Credit crunch, Act 2
Washington Mutual is reeling from a one-two punch of bad loans and a probe into past appraisals. But it may not be alone.
NEW YORK (Fortune) -- What the heck's happening to our financial system?
That will be a question many people will be asking after Washington Mutual shares plunged 17 percent in a single day. This after all is an industry-leading bank with over $320 billion in assets.
Seattle-based WaMu was whacked by two pieces of bad news on Wednesday.
First, the bank said its bad loans could remain a problem into 2008.
Second, as part of a wider probe of the mortgage industry, the New York Attorney General Andrew Cuomo demanded that Fannie Mae (Charts) and Freddie Mac (Charts, Fortune 500) examine whether mortgages sold to them by Washington Mutual were for homes that had been appraised at an artificially high price.

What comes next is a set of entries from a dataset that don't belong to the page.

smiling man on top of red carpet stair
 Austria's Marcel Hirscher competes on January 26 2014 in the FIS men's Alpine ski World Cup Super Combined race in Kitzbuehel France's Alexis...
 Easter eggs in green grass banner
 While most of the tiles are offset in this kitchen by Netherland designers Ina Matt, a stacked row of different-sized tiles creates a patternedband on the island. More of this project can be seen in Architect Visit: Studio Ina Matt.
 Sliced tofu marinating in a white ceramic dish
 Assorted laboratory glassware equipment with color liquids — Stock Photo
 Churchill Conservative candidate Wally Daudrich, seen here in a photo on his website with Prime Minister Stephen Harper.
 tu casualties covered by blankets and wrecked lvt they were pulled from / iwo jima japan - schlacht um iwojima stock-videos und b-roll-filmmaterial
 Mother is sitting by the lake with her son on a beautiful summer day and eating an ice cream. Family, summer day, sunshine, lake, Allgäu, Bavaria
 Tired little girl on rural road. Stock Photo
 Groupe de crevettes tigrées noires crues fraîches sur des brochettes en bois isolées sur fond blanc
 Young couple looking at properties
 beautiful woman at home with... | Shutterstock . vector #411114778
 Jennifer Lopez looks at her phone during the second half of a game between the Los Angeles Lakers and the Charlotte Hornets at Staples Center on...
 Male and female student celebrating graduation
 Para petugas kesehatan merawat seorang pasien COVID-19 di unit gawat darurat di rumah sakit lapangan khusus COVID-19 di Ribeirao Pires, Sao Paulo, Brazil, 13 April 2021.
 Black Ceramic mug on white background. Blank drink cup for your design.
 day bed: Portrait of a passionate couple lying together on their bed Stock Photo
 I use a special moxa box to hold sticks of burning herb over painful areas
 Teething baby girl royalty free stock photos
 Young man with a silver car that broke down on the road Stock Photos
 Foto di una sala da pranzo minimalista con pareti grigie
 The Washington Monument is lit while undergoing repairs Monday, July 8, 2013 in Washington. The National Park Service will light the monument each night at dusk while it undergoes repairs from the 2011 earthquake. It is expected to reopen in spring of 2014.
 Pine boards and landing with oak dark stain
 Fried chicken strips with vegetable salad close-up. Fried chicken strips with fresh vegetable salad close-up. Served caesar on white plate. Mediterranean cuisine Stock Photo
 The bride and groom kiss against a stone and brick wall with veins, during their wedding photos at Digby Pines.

The fear is that Fannie and Freddie might cut back on purchases and guarantees of loans from WaMu (Charts, Fortune 500). That would be a crippling blow for the bank, because the market for loans that Fannie and Freddie buy is the only part of the mortgage market that has substantial volume.
Washington Mutual's situation is particularly worrisome, but its issues highlight the sort of bad news that could start to come from other banks.
One: Bad loan problems are spreading out of subprime mortgages and into other types of loans.
Two: If Cuomo's allegations are true, WaMu could be holding mortgages on properties that are worth a lot less than its balance sheet says. And investors are fleeing plenty other bank stocks because they don't trust banks' balance sheets.
If those are the two main issues, credit crunch fears won't ease until there is good evidence that bad loans have peaked for all types of credit - from credit card loans to non-junk mortgages to commercial real estate loans. Banks are only beginning to talk about problems in these nonsubprime areas, so it could be several quarters before it's clear how affected they will be.
Investors need to begin to feel that banks have revealed all the losses on their balance sheets. Citigroup (Charts, Fortune 500) has stated that it could report mortgage-related losses of up to $11 billion in the fourth quarter, and Merrill Lynch is expected to report more writedowns, following its $8 billion in the third quarter.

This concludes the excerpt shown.